Stored entries
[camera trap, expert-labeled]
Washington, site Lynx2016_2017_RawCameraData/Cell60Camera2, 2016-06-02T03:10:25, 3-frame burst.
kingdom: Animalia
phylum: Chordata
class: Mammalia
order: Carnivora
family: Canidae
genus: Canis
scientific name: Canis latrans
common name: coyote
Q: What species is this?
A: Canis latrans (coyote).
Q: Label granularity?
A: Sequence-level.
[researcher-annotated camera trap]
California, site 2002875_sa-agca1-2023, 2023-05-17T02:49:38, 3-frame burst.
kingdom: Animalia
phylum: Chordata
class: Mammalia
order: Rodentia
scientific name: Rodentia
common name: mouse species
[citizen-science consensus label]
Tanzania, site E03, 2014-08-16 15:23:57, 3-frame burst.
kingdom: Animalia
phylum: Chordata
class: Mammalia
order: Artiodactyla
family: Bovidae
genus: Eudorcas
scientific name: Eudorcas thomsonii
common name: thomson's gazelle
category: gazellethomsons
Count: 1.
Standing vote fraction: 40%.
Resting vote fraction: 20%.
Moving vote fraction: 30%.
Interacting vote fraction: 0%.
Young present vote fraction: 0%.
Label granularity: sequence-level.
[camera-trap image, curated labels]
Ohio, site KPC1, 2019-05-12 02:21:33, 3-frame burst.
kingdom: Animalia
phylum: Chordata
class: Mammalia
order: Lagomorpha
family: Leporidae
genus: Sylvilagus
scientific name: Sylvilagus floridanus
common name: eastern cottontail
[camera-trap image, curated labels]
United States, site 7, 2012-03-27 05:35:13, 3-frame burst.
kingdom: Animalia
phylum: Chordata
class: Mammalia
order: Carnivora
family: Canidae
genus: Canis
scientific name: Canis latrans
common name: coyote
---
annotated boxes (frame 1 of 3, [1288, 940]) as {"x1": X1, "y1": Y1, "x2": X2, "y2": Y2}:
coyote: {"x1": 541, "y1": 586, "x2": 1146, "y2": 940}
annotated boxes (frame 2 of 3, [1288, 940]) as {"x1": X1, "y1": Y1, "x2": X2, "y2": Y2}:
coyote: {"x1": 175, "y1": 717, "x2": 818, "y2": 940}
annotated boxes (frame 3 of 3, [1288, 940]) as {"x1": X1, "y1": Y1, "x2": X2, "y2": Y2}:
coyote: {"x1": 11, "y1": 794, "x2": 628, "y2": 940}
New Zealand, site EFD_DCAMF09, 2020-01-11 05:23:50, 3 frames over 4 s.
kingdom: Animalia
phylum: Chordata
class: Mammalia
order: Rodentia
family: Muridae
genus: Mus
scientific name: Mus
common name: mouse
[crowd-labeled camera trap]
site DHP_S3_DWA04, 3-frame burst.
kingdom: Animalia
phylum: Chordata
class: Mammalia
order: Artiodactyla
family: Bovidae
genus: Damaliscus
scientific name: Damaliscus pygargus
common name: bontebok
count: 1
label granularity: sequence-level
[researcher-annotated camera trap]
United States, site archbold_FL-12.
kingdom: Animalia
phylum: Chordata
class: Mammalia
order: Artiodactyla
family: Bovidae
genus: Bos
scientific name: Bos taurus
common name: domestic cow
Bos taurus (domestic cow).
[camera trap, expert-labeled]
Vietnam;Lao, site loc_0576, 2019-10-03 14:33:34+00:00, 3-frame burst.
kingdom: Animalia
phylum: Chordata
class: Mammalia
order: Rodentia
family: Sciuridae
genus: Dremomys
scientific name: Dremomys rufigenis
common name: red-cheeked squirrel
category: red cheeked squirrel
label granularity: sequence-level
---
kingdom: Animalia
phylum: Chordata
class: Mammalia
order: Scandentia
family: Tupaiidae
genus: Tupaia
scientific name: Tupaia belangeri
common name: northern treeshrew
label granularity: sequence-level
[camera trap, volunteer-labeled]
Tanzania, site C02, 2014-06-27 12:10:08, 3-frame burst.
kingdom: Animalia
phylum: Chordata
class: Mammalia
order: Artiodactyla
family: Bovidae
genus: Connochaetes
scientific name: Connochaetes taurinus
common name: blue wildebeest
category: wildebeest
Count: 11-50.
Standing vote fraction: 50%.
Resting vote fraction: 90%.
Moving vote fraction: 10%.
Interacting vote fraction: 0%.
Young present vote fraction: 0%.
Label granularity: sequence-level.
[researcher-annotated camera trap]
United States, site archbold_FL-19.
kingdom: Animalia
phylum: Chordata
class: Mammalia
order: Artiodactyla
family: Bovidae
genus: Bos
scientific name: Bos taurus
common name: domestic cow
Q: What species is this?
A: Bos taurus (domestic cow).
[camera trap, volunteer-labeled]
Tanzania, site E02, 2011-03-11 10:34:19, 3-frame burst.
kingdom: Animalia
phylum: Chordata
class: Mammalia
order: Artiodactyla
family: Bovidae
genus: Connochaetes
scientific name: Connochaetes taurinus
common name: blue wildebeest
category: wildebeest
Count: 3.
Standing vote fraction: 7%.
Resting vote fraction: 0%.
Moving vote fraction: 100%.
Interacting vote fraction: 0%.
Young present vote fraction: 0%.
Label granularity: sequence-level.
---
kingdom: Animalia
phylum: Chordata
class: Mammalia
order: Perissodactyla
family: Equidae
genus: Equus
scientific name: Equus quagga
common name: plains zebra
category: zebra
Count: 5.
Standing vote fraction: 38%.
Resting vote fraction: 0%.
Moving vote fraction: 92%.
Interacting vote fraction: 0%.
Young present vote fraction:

• **Exercise prompt**:
With no words changed, transcribe the records above.

• **Task result**:
[camera trap, expert-labeled]
Washington, site Lynx2016_2017_RawCameraData/Cell60Camera2, 2016-06-02T03:10:25, 3-frame burst.
kingdom: Animalia
phylum: Chordata
class: Mammalia
order: Carnivora
family: Canidae
genus: Canis
scientific name: Canis latrans
common name: coyote
Q: What species is this?
A: Canis latrans (coyote).
Q: Label granularity?
A: Sequence-level.
[researcher-annotated camera trap]
California, site 2002875_sa-agca1-2023, 2023-05-17T02:49:38, 3-frame burst.
kingdom: Animalia
phylum: Chordata
class: Mammalia
order: Rodentia
scientific name: Rodentia
common name: mouse species
[citizen-science consensus label]
Tanzania, site E03, 2014-08-16 15:23:57, 3-frame burst.
kingdom: Animalia
phylum: Chordata
class: Mammalia
order: Artiodactyla
family: Bovidae
genus: Eudorcas
scientific name: Eudorcas thomsonii
common name: thomson's gazelle
category: gazellethomsons
Count: 1.
Standing vote fraction: 40%.
Resting vote fraction: 20%.
Moving vote fraction: 30%.
Interacting vote fraction: 0%.
Young present vote fraction: 0%.
Label granularity: sequence-level.
[camera-trap image, curated labels]
Ohio, site KPC1, 2019-05-12 02:21:33, 3-frame burst.
kingdom: Animalia
phylum: Chordata
class: Mammalia
order: Lagomorpha
family: Leporidae
genus: Sylvilagus
scientific name: Sylvilagus floridanus
common name: eastern cottontail
[camera-trap image, curated labels]
United States, site 7, 2012-03-27 05:35:13, 3-frame burst.
kingdom: Animalia
phylum: Chordata
class: Mammalia
order: Carnivora
family: Canidae
genus: Canis
scientific name: Canis latrans
common name: coyote
---
annotated boxes (frame 1 of 3, [1288, 940]) as {"x1": X1, "y1": Y1, "x2": X2, "y2": Y2}:
coyote: {"x1": 541, "y1": 586, "x2": 1146, "y2": 940}
annotated boxes (frame 2 of 3, [1288, 940]) as {"x1": X1, "y1": Y1, "x2": X2, "y2": Y2}:
coyote: {"x1": 175, "y1": 717, "x2": 818, "y2": 940}
annotated boxes (frame 3 of 3, [1288, 940]) as {"x1": X1, "y1": Y1, "x2": X2, "y2": Y2}:
coyote: {"x1": 11, "y1": 794, "x2": 628, "y2": 940}
New Zealand, site EFD_DCAMF09, 2020-01-11 05:23:50, 3 frames over 4 s.
kingdom: Animalia
phylum: Chordata
class: Mammalia
order: Rodentia
family: Muridae
genus: Mus
scientific name: Mus
common name: mouse
[crowd-labeled camera trap]
site DHP_S3_DWA04, 3-frame burst.
kingdom: Animalia
phylum: Chordata
class: Mammalia
order: Artiodactyla
family: Bovidae
genus: Damaliscus
scientific name: Damaliscus pygargus
common name: bontebok
count: 1
label granularity: sequence-level
[researcher-annotated camera trap]
United States, site archbold_FL-12.
kingdom: Animalia
phylum: Chordata
class: Mammalia
order: Artiodactyla
family: Bovidae
genus: Bos
scientific name: Bos taurus
common name: domestic cow
Bos taurus (domestic cow).
[camera trap, expert-labeled]
Vietnam;Lao, site loc_0576, 2019-10-03 14:33:34+00:00, 3-frame burst.
kingdom: Animalia
phylum: Chordata
class: Mammalia
order: Rodentia
family: Sciuridae
genus: Dremomys
scientific name: Dremomys rufigenis
common name: red-cheeked squirrel
category: red cheeked squirrel
label granularity: sequence-level
---
kingdom: Animalia
phylum: Chordata
class: Mammalia
order: Scandentia
family: Tupaiidae
genus: Tupaia
scientific name: Tupaia belangeri
common name: northern treeshrew
label granularity: sequence-level
[camera trap, volunteer-labeled]
Tanzania, site C02, 2014-06-27 12:10:08, 3-frame burst.
kingdom: Animalia
phylum: Chordata
class: Mammalia
order: Artiodactyla
family: Bovidae
genus: Connochaetes
scientific name: Connochaetes taurinus
common name: blue wildebeest
category: wildebeest
Count: 11-50.
Standing vote fraction: 50%.
Resting vote fraction: 90%.
Moving vote fraction: 10%.
Interacting vote fraction: 0%.
Young present vote fraction: 0%.
Label granularity: sequence-level.
[researcher-annotated camera trap]
United States, site archbold_FL-19.
kingdom: Animalia
phylum: Chordata
class: Mammalia
order: Artiodactyla
family: Bovidae
genus: Bos
scientific name: Bos taurus
common name: domestic cow
Q: What species is this?
A: Bos taurus (domestic cow).
[camera trap, volunteer-labeled]
Tanzania, site E02, 2011-03-11 10:34:19, 3-frame burst.
kingdom: Animalia
phylum: Chordata
class: Mammalia
order: Artiodactyla
family: Bovidae
genus: Connochaetes
scientific name: Connochaetes taurinus
common name: blue wildebeest
category: wildebeest
Count: 3.
Standing vote fraction: 7%.
Resting vote fraction: 0%.
Moving vote fraction: 100%.
Interacting vote fraction: 0%.
Young present vote fraction: 0%.
Label granularity: sequence-level.
---
kingdom: Animalia
phylum: Chordata
class: Mammalia
order: Perissodactyla
family: Equidae
genus: Equus
scientific name: Equus quagga
common name: plains zebra
category: zebra
Count: 5.
Standing vote fraction: 38%.
Resting vote fraction: 0%.
Moving vote fraction: 92%.
Interacting vote fraction: 0%.
Young present vote fraction:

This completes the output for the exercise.